There is starting to be a routine to this: as Airbus and Boeing advance development of new products, their family concepts start to shrink.

When the Airbus A380 ran into production problems, the freighter version was scrapped and the stretch -900 was kicked into the long grass. The Boeing 787-3 was stillborn even as the -8 and -9 advanced. Now the A350 is experiencing a similar evolution. As the manufacturer focuses on birthing the -900 and designing the -1000, the third family member, the -800, is dying of benign neglect.

Airbus officials insist that the -800 remains a member of the A350 family. However, John Leahy, chief operating officer for customers, stresses that while production slots are scarce, he is focused on selling the higher-margin -900. In fact, there is an effort underway to convert -800 buyers to the -900. Airbus has 118 firm orders for the -800, which is currently due to emerge in 2016.

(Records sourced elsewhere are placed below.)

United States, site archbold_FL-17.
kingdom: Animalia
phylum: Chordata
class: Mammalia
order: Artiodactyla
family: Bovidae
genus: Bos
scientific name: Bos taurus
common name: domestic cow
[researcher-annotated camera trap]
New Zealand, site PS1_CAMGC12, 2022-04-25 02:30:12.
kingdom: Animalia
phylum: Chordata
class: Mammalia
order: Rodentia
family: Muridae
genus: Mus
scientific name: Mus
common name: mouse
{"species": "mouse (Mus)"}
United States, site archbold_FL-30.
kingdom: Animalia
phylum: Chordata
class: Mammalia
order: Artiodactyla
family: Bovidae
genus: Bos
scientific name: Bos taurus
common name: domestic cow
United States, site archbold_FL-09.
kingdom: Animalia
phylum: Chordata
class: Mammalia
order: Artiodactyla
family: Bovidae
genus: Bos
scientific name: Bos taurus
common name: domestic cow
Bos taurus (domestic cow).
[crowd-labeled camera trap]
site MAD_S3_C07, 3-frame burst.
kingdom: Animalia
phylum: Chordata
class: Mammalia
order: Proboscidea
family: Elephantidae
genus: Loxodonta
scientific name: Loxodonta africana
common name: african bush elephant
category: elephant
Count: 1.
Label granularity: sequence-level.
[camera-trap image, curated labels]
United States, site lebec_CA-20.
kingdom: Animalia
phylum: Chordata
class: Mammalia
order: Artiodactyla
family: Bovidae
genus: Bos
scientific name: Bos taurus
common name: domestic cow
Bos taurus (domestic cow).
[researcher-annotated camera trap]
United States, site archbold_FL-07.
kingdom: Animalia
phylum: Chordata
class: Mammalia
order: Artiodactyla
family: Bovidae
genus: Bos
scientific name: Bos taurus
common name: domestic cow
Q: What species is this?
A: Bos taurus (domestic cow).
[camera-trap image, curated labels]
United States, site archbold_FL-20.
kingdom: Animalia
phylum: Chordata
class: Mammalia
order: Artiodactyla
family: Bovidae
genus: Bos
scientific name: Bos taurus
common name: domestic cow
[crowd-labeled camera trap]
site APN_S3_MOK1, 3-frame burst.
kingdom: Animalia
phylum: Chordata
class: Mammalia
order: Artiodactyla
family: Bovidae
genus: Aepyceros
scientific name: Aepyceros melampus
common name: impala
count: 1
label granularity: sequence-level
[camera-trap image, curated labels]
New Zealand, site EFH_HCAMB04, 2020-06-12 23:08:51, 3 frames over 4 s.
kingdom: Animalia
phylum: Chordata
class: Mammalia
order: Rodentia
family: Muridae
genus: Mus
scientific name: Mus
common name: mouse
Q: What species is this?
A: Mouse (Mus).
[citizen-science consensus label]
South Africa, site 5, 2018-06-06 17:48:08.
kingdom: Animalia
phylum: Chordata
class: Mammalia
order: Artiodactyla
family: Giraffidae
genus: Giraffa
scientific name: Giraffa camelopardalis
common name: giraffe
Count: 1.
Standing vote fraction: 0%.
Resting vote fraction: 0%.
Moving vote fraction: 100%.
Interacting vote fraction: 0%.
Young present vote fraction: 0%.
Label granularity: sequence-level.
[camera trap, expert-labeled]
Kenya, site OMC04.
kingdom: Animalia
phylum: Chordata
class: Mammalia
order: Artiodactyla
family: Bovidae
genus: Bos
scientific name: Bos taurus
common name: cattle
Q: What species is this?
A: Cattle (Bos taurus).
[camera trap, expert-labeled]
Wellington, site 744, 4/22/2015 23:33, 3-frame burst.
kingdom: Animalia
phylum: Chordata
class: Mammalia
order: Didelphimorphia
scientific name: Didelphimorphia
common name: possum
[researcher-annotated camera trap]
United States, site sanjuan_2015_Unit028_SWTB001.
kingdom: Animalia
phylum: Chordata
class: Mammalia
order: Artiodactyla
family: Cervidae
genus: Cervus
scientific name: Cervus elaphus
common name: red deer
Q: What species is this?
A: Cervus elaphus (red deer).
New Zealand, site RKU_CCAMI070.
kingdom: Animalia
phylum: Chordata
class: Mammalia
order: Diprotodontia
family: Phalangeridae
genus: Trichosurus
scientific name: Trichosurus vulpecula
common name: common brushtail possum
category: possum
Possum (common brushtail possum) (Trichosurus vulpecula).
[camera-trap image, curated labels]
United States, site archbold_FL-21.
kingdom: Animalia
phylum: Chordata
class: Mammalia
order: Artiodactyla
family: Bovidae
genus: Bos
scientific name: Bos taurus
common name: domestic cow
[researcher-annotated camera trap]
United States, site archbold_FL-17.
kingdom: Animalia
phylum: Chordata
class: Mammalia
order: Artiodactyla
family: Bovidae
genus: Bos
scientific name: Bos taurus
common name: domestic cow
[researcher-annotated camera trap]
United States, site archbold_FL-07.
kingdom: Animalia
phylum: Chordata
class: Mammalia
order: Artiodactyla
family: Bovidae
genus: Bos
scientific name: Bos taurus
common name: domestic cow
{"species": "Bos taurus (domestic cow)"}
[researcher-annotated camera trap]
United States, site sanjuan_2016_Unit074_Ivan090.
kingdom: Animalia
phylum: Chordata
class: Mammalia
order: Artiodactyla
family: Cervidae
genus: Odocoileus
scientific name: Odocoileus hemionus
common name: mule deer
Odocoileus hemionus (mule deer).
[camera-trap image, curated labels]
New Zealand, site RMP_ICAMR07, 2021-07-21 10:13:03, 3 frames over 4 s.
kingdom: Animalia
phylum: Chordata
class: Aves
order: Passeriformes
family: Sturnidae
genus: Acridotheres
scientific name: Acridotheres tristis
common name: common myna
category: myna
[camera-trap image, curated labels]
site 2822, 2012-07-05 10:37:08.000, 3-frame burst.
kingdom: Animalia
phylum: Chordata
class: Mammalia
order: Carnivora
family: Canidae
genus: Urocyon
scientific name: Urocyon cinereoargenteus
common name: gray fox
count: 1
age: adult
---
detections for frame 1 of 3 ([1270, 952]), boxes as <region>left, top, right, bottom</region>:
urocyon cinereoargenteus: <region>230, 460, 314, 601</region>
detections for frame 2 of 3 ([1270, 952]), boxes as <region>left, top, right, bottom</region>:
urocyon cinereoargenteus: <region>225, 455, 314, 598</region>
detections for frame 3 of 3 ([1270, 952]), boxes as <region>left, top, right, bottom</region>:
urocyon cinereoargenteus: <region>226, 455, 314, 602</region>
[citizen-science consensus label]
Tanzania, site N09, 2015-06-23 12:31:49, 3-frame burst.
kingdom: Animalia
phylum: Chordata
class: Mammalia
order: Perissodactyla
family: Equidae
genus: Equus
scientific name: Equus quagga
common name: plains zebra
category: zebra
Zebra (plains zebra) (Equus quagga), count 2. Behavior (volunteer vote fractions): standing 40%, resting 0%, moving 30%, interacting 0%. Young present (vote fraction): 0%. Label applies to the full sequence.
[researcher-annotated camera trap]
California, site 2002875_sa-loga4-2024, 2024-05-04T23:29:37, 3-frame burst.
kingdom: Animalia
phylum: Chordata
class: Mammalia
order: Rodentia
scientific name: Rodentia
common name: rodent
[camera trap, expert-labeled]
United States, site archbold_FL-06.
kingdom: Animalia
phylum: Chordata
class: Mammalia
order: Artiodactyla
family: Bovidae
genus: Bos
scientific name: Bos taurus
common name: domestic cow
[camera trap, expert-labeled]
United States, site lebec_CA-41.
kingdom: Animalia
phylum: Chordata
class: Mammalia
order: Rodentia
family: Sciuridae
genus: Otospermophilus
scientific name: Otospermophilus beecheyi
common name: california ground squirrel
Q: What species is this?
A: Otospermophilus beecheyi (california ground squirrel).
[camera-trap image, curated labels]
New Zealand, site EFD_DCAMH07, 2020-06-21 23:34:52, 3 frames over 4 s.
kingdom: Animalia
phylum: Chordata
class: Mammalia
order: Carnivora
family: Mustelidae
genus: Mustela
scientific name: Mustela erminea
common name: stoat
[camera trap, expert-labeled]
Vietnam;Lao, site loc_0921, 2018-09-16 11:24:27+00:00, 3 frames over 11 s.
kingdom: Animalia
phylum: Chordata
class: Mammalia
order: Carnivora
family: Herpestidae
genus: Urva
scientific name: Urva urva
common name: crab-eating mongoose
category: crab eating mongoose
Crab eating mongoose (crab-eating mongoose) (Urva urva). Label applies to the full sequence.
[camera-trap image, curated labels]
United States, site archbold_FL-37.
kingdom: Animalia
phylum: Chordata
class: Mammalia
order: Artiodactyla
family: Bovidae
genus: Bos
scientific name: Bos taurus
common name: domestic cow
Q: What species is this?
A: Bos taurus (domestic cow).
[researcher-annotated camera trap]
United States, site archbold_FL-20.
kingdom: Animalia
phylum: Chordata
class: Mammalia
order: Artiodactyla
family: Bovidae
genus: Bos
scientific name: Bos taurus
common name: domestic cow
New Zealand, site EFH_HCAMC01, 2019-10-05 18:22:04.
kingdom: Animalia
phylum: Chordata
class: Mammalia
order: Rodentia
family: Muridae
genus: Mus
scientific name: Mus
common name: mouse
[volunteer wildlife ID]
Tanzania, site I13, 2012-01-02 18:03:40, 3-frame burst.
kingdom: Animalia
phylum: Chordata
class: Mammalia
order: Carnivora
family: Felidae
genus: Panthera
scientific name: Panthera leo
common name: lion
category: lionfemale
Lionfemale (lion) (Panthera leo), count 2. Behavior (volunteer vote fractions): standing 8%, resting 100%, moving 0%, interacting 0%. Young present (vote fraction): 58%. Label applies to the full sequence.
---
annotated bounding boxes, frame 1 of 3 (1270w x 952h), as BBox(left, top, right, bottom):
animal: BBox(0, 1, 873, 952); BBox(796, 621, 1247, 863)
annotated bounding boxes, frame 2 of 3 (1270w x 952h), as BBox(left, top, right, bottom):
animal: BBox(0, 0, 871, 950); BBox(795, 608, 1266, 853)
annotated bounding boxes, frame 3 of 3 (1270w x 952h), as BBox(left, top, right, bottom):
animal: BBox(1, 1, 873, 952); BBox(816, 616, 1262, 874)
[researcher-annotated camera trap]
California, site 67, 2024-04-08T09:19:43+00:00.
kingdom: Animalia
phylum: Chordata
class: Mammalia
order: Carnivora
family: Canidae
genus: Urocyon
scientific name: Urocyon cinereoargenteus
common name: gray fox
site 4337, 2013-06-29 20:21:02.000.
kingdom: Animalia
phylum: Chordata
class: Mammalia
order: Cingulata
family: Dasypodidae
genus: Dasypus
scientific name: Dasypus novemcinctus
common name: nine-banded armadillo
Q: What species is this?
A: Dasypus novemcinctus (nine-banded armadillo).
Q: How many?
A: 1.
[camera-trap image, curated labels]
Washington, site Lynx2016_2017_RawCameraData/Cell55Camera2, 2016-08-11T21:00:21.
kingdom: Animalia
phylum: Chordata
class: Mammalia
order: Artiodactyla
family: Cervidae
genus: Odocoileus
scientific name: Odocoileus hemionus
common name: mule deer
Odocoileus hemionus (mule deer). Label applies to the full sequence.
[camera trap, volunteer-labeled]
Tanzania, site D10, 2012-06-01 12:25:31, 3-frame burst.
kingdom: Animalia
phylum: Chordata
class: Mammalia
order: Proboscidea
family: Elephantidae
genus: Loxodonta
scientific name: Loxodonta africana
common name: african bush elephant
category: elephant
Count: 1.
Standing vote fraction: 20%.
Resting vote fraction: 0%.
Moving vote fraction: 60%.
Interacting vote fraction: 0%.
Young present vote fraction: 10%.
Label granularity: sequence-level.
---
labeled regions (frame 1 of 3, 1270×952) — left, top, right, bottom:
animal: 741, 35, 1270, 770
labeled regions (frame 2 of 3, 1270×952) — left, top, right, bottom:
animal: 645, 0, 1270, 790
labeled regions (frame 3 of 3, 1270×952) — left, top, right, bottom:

Similarly, A350 Program Executive Vice President Didier Evrard says there is a clear emphasis on the -900, the lead platform in the program. The next priority is the -1000, the aircraft with which Airbus hopes to break the dominance of Boeing's 777 in the twin-long-haul segment.

The -800's wane is compounded by concerns among potential customers about its performance and per-seat costs. In analyzing future fleet requirements, one airline executive found the -800's per-seat costs were no better than the Boeing 767's, let alone the A330-300's.

At the same time, just bringing the -900 out of development is at a critical stage. “The next two years are going to be extremely important,” Evrard says. First customer delivery of the -900 is planned for the first half of 2014, and it is moving closer to the middle of the year than the start, he acknowledges.

Despite the move taken last year to delay the initial in-service date to 2014, the -900 schedule is tight. Some elements are running ahead of schedule but there are signs of slippage in other areas. While the wings for the static-test elements are due in July, delays may push them into August. Airbus is using a new wing-assembly process to take advantage of greater automation. “It is slower than we thought it would be,” Evrard concedes, but he says it will be a huge boon in high-rate production.

Several internal milestones loom. One is the start of final assembly of the first flight aircraft, MSN1, in July. Airbus also targets power-on when the first two of three fuselage sections are mated to quickly reduce integration risk. Later in the summer, Sections 13/14 (the mid fuselage) and Sections 11/12 (the nose section) are slated to be joined with the aft fuselage.

However, component supply issues remain a concern. Airbus has worked with suppliers “to jointly develop action plans to make it work seamlessly,” says Fabrice Bregier, Airbus COO, who will take over running the company on June 1 when Tom Enders becomes EADS CEO.

“In terms of readiness, they are in reasonable shape,” Evrard notes. But he adds, “we are watching very closely the financial health of the suppliers.” The current financial pressure in Europe is making it difficult for some small companies to obtain loans, Bregier notes.

It is not just about small suppliers—Airbus continues to work with GKN Aerospace and Spirit AeroSystems to make sure their efforts are on track. Progress has been made, but more must be done, Evrard says, to get back on schedule by year-end.

Nonetheless, there have also been several encouraging developments. The process of building the static test article, the first aircraft undergoing assembly, is so far running smoothly. Evrard says, “everybody in the final assembly was pleased with how it came together” with no gaps between sections. Once the wings are mated to the fuselage, it will validate much of the structural assembly process.

Evrard also notes that the company has been trying to incorporate many lessons from other programs. An early complaint about the A380 was that it generated too many built-in-test (BIT) messages, which overwhelmed crews. On the A350, the BIT approach was refined to avoid that, and suppliers were told to have BIT capabilities ready when subsystems are delivered so the software can be updated.